Twisted Impedance

Simple approximations cannot model the proximity effect.

Oliver Kent of Muirhead Aerospace Ltd recently commented on my formula for twisted-pair line impedance (Figure 1). “I am using coated wire with 1.3-mm outer diameter and 0.95-mm inner diameter,” Kent wrote. “The insulation is PTFE [polytetrafluoroethylene] with a dielectric constant, εR, of 2. Your formula contains the term ln((2S)/D). That term gives a negative value when twice the wire separation over the conductor diameter is less than 1. I appreciate any help or advice you could give regarding this matter.”

Kent may be interpreting the the spacing parameter, S, as the distance between two wires. I don't. In my system of units, I define S as the spacing from center to center (Figure 1). The spacing therefore always exceeds the diameter, so the ratio 2S/D always exceeds 2, and the logarithm cannot go negative. That should clear up much of Kent's difficulty, but there's more to the story.

The simple approximation in Figure 1 is certainly not perfect. In the real world, if you could press the wires closer and closer together, the impedance would plummet to zero. The approximation doesn't show that result. In the equation, when the metallic conductors touch with S equal to D, the term ln((2S)/D) gives a minimum value of ln(2)=0.693, which is incorrect.

I derived the approximation for use only in cases with a reasonably large spacing between wires, in which you may assume a uniform distribution of current around the periphery of each conductor. In a situation with closely spaced wires, the “proximity effect” generates a non-uniform distribution of current, with the greatest preponderance of current occurring on the inside-facing surfaces of the two conductors. Because the simple approximation does not take into account the proximity effect, it overestimates the impedance in situations with closely spaced wires.
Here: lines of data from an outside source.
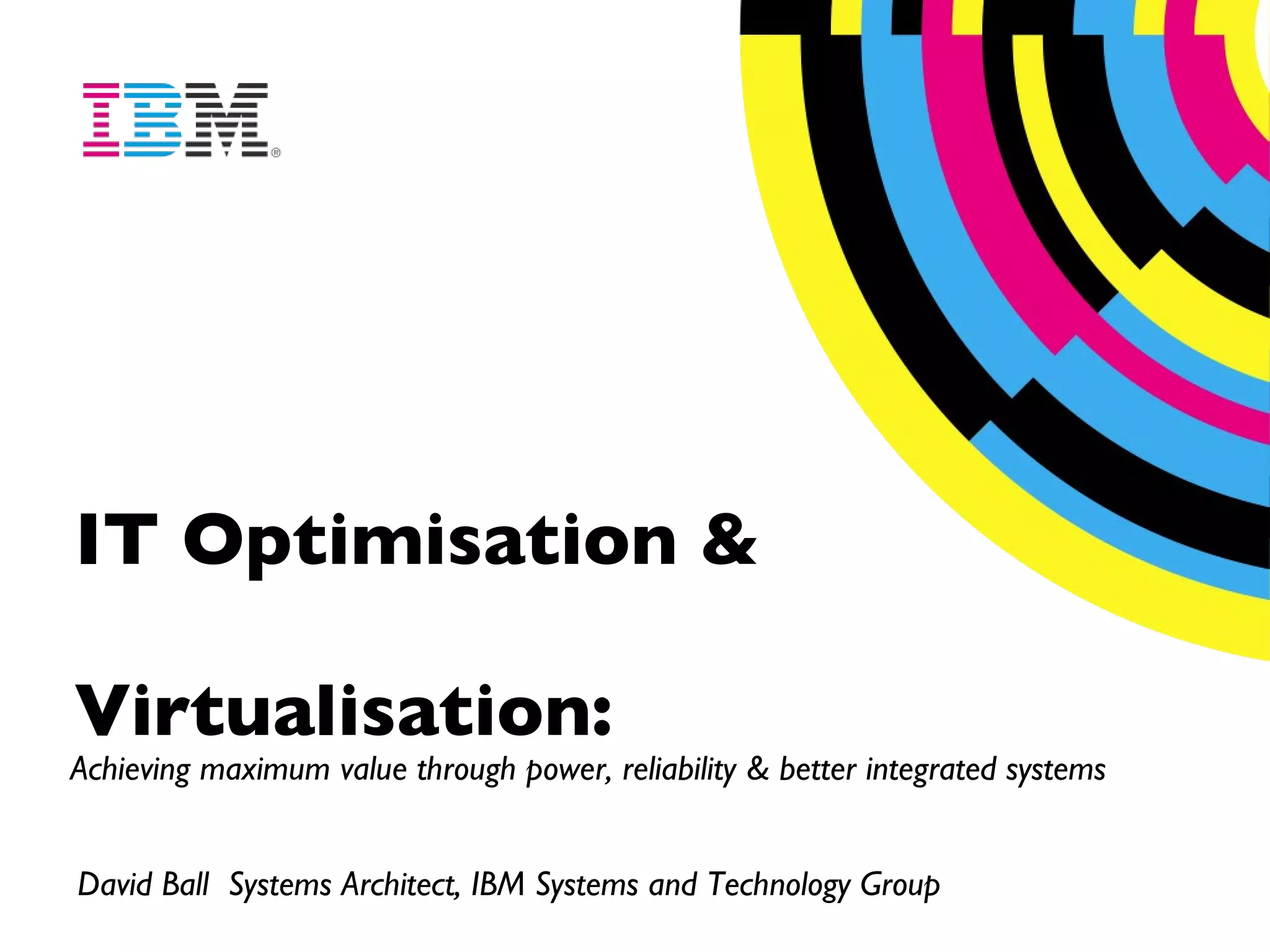 IBM®

IT Optimisation &

Virtualisation:

Achieving maximum value through power, reliability & better integrated systems

David Ball Systems Architect, IBM Systems and Technology Group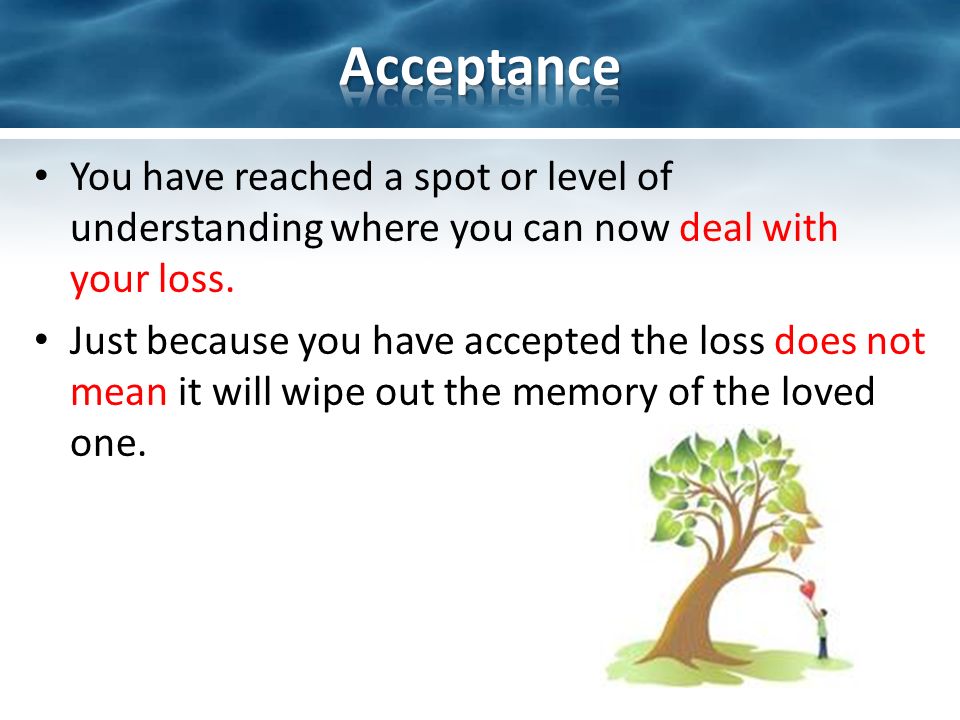 Acceptance

• You have reached a spot or level of understanding where you can now deal with your loss.

• Just because you have accepted the loss does not mean it will wipe out the memory of the loved one.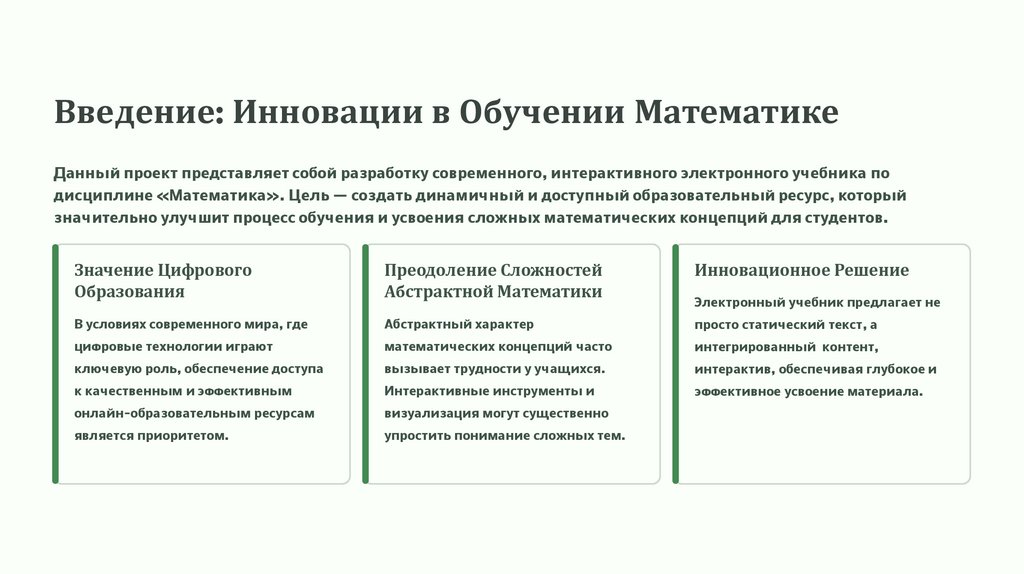 Введение: Инновации в Обучении Математике

Данный проект представляет собой разработку современного, интерактивного электронного учебника по дисциплине «Математика». Цель — создать динамичный и доступный образовательный ресурс, который значительно улучшит процесс обучения и усвоения сложных математических концепций для студентов.

Значение Цифрового Образования

В условиях современного мира, где цифровые технологии играют ключевую роль, обеспечение доступа к качественным и эффективным онлайн-образовательным ресурсам является приоритетом.

Преодоление Сложностей Абстрактной Математики

Абстрактный характер математических концепций часто вызывает трудности у учащихся. Интерактивные инструменты и визуализация могут существенно упростить понимание сложных тем.

Инновационное Решение

Электронный учебник предлагает не просто статический текст, а интегрированный контент, интерактив, обеспечивая глубокое и эффективное усвоение материала.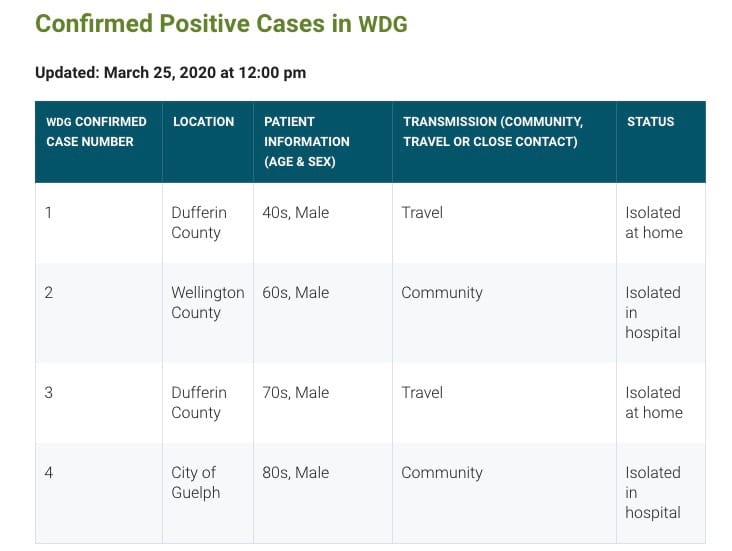 Confirmed Positive Cases in WDG

Updated: March 25, 2020 at 12:00 pm

| WDG CONFIRMED CASE NUMBER | LOCATION | PATIENT INFORMATION (AGE & SEX) | TRANSMISSION (COMMUNITY, TRAVEL OR CLOSE CONTACT) | STATUS |
|---|---|---|---|---|
| 1 | Dufferin County | 40s, Male | Travel | Isolated at home |
| 2 | Wellington County | 60s, Male | Community | Isolated in hospital |
| 3 | Dufferin County | 70s, Male | Travel | Isolated at home |
| 4 | City of Guelph | 80s, Male | Community | Isolated in hospital |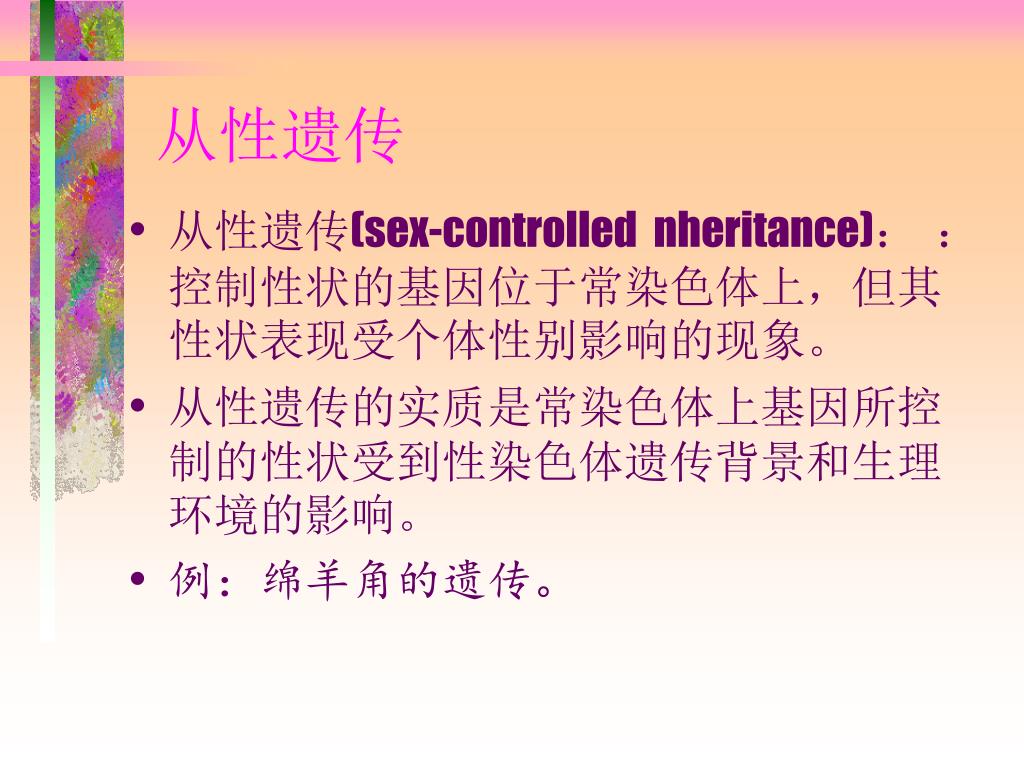 从性遗传

• 从性遗传(sex-controlled nheritance)： ：控制性状的基因位于常染色体上，但其性状表现受个体性别影响的现象。
• 从性遗传的实质是常染色体上基因所控制的性状受到性染色体遗传背景和生理环境的影响。
• 例：绵羊角的遗传。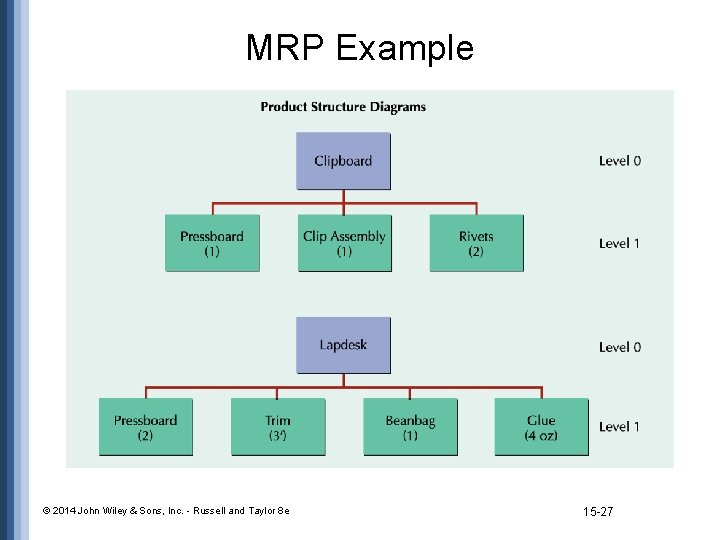 MRP Example

Product Structure Diagrams

Clipboard

Level 0

Pressboard (1)

Clip Assembly (1)

Rivets (2)

Level 1

Lapdesk

Level 0

Pressboard (2)

Trim (3')

Beanbag (1)

Glue (4 oz)

Level 1

© 2014 John Wiley & Sons, Inc. - Russell and Taylor 8e

15-27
For ordinary twisted-pair wires in a 100Ω configuration, the ratio S/D is approximately 2. The redistribution of current due to the proximity effect in that case remains fairly modest, producing only a 15% increase in effective resistance and a negligible effect on impedance. In Kent's case, the proximity effect will be more noticeable.

Another difficulty with the approximation involves the concept of “effective dielectric constant.” The fields surrounding the wires exist partly in the dielectric insulation and partly in the air surrounding the whole configuration. The effective dielectric constant, therefore, lies between that of air, which is 1, and that of PTFE, which is 2. The exact value takes into account the relative proportions of field energy in those two substances.

Unfortunately, unless you have a 2-D field solver handy, you can't know in advance the relative proportions of field strength in air and insulation, so you can't compute, from first principles, the effective dielectric constant. In that case, you should measure the velocity of propagation on a sample cable and use that measurement to determine the effective dielectric constant. The effective dielectric constant equals:

εR=(c/v)2

Where:

  • eR is the relative dielectric permittivity, a dimensionless number,
  • c is the speed of light (2.998E+08 m/s), and
  • v is the transmission velocity of your sample cable, in m/s.

Once you have obtained a value for the effective dielectric constant, plug that value into the approximation to determine the expected impedance and, more important, the expected change in impedance with changes in geometry. The effective dielectric constant does not vary much with small changes in the wire geometry.